INFORMATION PROVIDED →
::::::::

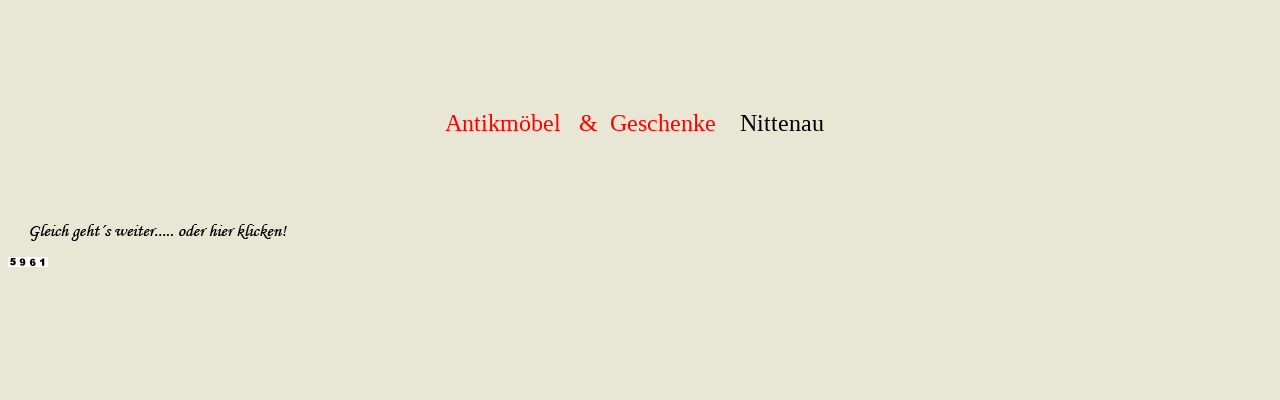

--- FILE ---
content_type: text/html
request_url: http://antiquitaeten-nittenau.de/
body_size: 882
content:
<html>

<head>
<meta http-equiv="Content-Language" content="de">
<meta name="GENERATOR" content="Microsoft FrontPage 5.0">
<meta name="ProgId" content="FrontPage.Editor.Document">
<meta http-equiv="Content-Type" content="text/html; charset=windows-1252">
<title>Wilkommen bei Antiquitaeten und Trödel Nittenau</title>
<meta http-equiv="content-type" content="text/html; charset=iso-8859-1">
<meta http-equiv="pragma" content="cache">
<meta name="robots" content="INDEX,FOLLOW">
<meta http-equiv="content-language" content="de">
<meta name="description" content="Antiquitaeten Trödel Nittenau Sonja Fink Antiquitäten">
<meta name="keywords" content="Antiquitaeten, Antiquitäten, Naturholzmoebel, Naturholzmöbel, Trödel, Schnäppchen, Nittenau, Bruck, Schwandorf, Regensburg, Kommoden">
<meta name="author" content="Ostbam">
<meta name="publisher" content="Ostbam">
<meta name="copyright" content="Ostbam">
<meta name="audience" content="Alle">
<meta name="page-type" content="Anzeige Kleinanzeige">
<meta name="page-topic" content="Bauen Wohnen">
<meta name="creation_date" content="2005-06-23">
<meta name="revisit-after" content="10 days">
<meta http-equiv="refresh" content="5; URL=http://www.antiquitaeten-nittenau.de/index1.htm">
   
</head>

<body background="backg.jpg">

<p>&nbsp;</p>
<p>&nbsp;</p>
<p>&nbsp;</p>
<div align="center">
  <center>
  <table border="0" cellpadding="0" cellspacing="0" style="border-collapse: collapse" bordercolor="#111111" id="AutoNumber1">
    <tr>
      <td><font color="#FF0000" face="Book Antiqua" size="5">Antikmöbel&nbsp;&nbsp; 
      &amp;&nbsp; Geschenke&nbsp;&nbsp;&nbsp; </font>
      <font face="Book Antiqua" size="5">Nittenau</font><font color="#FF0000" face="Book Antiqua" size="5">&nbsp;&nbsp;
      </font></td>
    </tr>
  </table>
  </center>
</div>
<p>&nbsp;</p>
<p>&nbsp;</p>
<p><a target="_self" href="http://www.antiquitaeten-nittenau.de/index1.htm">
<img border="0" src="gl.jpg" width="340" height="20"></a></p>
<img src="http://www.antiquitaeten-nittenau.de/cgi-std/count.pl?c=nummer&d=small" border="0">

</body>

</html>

::::::::

WHAT IS REQUIRED → Return all lines in the entries above that carry the word "table".

TASK SOLUTION →
  <table border="0" cellpadding="0" cellspacing="0" style="border-collapse: collapse" bordercolor="#111111" id="AutoNumber1">
  </table>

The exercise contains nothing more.